Sweets is in his office, working on his manuscript. Bones and Booth invite him to their family-style dinner with Gordon, but he declines. Bones bursts out with a horrific foster parent story. When she was little, her foster parents locked her in a car trunk for 2 days because she broke a plate. She was a clumsy child and they warned her she would be punished but she was little and the dishwater was too hot and the soap on the plate was slippery. The men are shocked that she shared this painful memory. She says, “Isn’t that why we’re here? To share scars?” She tells Sweets she saw the scars on his back and she wants him to know he’s not the only one with a painful childhood. Booth isn’t quite so forthcoming. “If it weren’t for my grandfather, I would have killed myself as a kid.” And he’s not saying anything else on the matter. Now Bones is crying and Booth is on the verge. He gives her his hanky and she dries her eyes. She tucks it gently back into his suit jacket pocket, and he taps the place where she rested her hand on his chest.

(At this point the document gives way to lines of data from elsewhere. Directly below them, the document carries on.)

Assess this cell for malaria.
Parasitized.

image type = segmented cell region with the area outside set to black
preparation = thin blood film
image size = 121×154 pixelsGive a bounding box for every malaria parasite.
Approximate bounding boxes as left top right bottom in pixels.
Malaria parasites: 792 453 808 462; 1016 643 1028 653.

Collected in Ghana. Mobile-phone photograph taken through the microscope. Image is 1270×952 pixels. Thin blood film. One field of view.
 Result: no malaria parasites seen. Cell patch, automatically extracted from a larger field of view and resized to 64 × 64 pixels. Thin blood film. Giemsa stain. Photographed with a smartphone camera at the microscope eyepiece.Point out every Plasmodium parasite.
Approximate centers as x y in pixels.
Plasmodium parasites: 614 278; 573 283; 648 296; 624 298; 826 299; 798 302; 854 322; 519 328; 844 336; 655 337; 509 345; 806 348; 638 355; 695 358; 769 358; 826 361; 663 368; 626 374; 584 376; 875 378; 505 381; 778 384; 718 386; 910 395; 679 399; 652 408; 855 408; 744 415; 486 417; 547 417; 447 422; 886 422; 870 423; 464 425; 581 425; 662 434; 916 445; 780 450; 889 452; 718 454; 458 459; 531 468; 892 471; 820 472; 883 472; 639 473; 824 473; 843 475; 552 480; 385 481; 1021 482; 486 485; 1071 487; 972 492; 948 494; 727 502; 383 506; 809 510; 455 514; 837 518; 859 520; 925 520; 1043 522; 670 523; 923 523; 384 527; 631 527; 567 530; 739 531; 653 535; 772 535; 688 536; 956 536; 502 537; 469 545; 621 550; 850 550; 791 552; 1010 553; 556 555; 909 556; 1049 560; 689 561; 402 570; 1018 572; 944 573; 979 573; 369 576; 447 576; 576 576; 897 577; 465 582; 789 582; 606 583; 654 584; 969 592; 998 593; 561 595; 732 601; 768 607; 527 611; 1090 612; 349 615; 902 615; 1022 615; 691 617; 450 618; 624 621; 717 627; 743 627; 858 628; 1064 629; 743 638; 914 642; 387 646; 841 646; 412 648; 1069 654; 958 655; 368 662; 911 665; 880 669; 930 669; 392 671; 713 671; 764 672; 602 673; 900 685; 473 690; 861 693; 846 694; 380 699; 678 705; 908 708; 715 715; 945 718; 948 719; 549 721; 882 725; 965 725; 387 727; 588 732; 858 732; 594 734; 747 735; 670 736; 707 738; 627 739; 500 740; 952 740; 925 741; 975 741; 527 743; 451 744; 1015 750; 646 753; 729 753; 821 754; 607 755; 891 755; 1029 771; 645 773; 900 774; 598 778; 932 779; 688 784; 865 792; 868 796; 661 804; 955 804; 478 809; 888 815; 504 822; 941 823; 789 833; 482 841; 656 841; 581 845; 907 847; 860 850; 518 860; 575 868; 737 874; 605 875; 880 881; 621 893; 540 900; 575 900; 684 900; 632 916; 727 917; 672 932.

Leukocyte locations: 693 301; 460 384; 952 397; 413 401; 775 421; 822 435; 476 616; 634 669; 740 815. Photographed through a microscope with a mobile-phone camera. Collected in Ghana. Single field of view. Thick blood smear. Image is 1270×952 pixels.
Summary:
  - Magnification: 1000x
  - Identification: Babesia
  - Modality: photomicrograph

Sweets smiles. What? He said that Gordon said something to him and he just figured it out. Then he is smarter than me. A wise friend said that the scene meant that Bones was the one who knew she was in love and she was fighting it off but losing when she acted gently towards Booth. I was thinking that the tap on the chest was Booth making a memory because that was as close to a caress that he would ever get from his twue wuv. So the debate rages on.

“Come for dinner already,” they say. Sweets agrees and puts away the manuscript. Which he has retitled, “Bones: the Heart of the Matter.”